Emerging scientist: Chin Yee Chan

As a global leader in fisheries and aquaculture research, science is at the forefront of our work, delivering robust evidence to policy makers, technological innovations to poor producers and consumers, and novel tools to transform fish agri-food systems. In this new series, we profile our emerging scientists, early career research talents who are already making a significant contribution to fisheries and aquaculture knowledge.

Chin Yee Chan is a Research Fellow based in Penang, Malaysia. Her research focuses on fish foresight modeling. Since joining WorldFish in 2014, she has received grants as the principal investigator on two CGIAR research programs and the 2017 WorldFish Board Award for Achievement in Research. Prior to WorldFish, she worked for the Nationwide Children’s Hospital in the United States where she received extensive training in both clinical and translational research and basic sciences. She holds a Master of Science in Chemistry from Universiti Sains Malaysia.

What is fish foresight modeling?

Fish foresight modeling involves quantitative assessments of fish production and consumption patterns at global, regional and national levels. 

Why is fish foresight modeling important?  

It helps decision-makers to explore plausible future scenarios to prioritize investments and policy interventions that align with the CGIAR’s objectives and key Sustainable Development Goals.This includes mapping of fish production and consumption patterns under future climatic conditions and socioeconomic and technological development contexts, specifying fish supply and demand gaps and production limitations, and assessing the potential impacts of targeted aquaculture, fisheries and value chain and nutrition innovations. 
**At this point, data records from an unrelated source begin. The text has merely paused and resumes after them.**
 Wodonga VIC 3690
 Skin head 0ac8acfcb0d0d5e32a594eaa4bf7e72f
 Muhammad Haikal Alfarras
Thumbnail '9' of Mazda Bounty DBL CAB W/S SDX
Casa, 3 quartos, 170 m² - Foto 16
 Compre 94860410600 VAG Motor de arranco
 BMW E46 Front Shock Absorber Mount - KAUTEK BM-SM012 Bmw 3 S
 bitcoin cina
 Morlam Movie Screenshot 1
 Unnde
We collaborate with the International Food Policy Research Institute (IFPRI) to calibrate and improve the International Model for Policy Analysis of Agricultural Commodities and Trade (IMPACT) in Africa and the ASEAN region. We also collaborate with partners from the Australian National University to build the country-level fish sector model to examine future fish supply and demand scenarios to draw policy implications that can be of interest for policy makers in developing countries.  

What’s the greatest research challenge you face?  
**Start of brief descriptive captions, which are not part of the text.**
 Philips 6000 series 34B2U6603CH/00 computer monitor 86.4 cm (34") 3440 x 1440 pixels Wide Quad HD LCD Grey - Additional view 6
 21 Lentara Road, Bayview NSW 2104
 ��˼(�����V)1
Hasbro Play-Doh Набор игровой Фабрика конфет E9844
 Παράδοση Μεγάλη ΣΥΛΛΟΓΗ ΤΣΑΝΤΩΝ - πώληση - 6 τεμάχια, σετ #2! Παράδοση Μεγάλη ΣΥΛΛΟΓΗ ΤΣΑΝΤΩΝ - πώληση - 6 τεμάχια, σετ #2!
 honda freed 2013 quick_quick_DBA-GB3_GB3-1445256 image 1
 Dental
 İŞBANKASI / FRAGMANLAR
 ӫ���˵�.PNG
During the modeling process, we often face multifaceted challenges and sometimes need to spend many hours to find solutions to the emerging issues. However, we feel rewarded when we receive attention and recognition after the output is shared publicly.

For example, the paper ‘Prospects and challenges of fish on food security in Africa’ was led by WorldFish and IFPRI researchers and was the first article to appear in the Global Food Security special issue ‘Foresight for agriculture’. This paper, of which I was the lead author, received much attention and laid an impo­rtant foundation for further strategic FISH research and planning in African aquaculture and capture fisheries.

What’s your favorite part of the research process?  

Our foresight modeling is often combined with participatory stakeholder consultation workshops to explore plausible futures. This interaction with stakeholders is my favorite part. This process enhances our understanding of key prospects and challenges for the fish sector, and the findings provide important information and references for regional and national decision-makers.

What do you hope your research achieves?  

Compared to other commodities, fish is a relatively new realm of analysis using foresight modeling tools. I hope foresight modeling will continue to grow and gain attention among foresight studies of fish agri-food systems. Hopefully we can harvest more solid outcome stories from the countries and regions we have studied.